EXERCISE PROMPT: Word for word, please restate the lines from the beginning of the data through the line in which "genus: Loxodonta" appears.

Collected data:
=== Begin Enclosure ===

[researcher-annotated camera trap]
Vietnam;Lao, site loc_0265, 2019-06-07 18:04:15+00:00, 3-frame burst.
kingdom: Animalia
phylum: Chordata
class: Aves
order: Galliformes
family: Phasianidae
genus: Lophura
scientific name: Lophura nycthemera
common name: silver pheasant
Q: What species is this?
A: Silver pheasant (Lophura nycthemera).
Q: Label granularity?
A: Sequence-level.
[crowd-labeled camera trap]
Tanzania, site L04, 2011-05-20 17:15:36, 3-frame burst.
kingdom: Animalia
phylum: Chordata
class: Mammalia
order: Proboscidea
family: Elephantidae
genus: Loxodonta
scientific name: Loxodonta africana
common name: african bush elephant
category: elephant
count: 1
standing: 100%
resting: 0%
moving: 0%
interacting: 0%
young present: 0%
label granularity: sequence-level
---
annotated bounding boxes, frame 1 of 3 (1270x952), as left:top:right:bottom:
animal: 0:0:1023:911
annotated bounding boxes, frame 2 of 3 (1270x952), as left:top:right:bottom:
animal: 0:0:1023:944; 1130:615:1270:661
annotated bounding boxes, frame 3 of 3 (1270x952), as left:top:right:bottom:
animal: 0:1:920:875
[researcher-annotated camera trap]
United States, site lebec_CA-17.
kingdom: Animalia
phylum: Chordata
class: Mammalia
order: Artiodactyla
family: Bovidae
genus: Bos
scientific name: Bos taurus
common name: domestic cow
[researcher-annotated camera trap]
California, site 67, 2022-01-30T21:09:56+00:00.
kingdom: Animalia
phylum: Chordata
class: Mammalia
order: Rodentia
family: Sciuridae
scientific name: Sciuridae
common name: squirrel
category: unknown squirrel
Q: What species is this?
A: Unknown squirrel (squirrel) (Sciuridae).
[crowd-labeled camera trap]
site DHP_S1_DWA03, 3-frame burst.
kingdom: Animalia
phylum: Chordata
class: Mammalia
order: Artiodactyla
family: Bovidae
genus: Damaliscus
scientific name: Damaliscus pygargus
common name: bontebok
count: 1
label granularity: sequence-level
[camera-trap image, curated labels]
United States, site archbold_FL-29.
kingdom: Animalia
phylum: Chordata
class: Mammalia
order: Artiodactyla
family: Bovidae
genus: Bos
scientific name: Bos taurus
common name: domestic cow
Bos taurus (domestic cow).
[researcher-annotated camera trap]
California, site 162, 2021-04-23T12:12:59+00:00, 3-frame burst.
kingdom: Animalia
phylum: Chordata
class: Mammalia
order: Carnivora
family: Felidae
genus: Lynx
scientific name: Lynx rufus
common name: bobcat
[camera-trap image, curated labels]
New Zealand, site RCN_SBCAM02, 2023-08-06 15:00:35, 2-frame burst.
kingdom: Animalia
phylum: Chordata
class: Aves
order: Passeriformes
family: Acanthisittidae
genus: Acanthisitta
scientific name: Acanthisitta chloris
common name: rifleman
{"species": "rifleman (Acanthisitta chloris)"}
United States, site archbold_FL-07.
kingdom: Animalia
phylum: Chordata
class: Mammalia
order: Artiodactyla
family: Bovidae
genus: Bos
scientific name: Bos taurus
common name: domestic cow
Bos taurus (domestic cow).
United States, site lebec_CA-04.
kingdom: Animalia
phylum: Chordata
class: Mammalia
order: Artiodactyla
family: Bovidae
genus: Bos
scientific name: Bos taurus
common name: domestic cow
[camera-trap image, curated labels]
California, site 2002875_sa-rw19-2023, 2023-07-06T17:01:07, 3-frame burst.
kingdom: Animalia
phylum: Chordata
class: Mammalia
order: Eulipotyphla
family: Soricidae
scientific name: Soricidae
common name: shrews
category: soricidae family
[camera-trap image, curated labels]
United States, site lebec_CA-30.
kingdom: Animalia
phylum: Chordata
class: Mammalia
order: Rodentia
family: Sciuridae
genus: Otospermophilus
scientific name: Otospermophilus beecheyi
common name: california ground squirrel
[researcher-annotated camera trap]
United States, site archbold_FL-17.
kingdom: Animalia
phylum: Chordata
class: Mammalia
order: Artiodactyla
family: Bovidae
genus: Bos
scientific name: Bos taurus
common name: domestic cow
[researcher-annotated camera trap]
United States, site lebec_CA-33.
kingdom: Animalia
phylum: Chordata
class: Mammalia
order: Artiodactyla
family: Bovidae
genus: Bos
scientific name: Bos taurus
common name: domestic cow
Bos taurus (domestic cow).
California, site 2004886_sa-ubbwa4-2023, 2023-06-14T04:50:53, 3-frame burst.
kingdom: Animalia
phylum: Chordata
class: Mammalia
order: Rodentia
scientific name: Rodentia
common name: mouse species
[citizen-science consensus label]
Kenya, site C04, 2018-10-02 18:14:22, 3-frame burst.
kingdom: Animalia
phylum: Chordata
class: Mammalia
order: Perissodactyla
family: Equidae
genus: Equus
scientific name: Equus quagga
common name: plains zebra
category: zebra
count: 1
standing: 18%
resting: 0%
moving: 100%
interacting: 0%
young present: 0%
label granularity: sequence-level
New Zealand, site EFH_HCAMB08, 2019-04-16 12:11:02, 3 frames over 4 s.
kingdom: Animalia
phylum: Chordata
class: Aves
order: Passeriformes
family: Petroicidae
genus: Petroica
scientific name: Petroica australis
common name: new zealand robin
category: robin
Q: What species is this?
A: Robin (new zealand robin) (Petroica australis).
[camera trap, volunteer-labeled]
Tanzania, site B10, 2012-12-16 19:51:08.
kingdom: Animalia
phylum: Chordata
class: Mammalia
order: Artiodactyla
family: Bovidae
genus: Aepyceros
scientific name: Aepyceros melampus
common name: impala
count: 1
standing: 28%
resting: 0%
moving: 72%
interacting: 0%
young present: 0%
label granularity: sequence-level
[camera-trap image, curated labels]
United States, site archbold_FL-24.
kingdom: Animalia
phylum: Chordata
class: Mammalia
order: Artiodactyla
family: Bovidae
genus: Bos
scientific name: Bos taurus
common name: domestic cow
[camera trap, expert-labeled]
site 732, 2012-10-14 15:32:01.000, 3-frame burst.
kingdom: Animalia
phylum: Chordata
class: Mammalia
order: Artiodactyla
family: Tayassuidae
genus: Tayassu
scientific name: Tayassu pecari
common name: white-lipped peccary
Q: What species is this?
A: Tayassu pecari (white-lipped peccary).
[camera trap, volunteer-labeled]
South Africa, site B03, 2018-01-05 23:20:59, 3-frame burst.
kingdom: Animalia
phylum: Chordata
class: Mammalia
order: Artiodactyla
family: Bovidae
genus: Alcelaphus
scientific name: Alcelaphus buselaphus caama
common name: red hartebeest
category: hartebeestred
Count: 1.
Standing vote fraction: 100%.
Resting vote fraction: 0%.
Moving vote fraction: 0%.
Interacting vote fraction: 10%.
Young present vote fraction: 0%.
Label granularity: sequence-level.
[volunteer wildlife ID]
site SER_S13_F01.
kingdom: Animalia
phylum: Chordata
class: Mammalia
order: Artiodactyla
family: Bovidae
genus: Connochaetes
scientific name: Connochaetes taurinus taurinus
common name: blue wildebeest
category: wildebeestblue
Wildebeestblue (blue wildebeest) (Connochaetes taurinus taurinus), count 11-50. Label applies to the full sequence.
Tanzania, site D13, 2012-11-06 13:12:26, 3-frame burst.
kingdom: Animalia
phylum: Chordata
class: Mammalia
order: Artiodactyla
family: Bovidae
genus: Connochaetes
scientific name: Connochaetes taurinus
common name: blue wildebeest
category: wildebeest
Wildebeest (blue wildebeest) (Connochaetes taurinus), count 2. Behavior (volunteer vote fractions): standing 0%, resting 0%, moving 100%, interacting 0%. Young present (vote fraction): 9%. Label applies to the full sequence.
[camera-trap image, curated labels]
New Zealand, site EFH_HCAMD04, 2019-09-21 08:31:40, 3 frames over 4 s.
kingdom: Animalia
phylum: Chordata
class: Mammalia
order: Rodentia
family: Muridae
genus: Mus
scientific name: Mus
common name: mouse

=== End Enclosure ===

SOLUTION BELOW:
[researcher-annotated camera trap]
Vietnam;Lao, site loc_0265, 2019-06-07 18:04:15+00:00, 3-frame burst.
kingdom: Animalia
phylum: Chordata
class: Aves
order: Galliformes
family: Phasianidae
genus: Lophura
scientific name: Lophura nycthemera
common name: silver pheasant
Q: What species is this?
A: Silver pheasant (Lophura nycthemera).
Q: Label granularity?
A: Sequence-level.
[crowd-labeled camera trap]
Tanzania, site L04, 2011-05-20 17:15:36, 3-frame burst.
kingdom: Animalia
phylum: Chordata
class: Mammalia
order: Proboscidea
family: Elephantidae
genus: Loxodonta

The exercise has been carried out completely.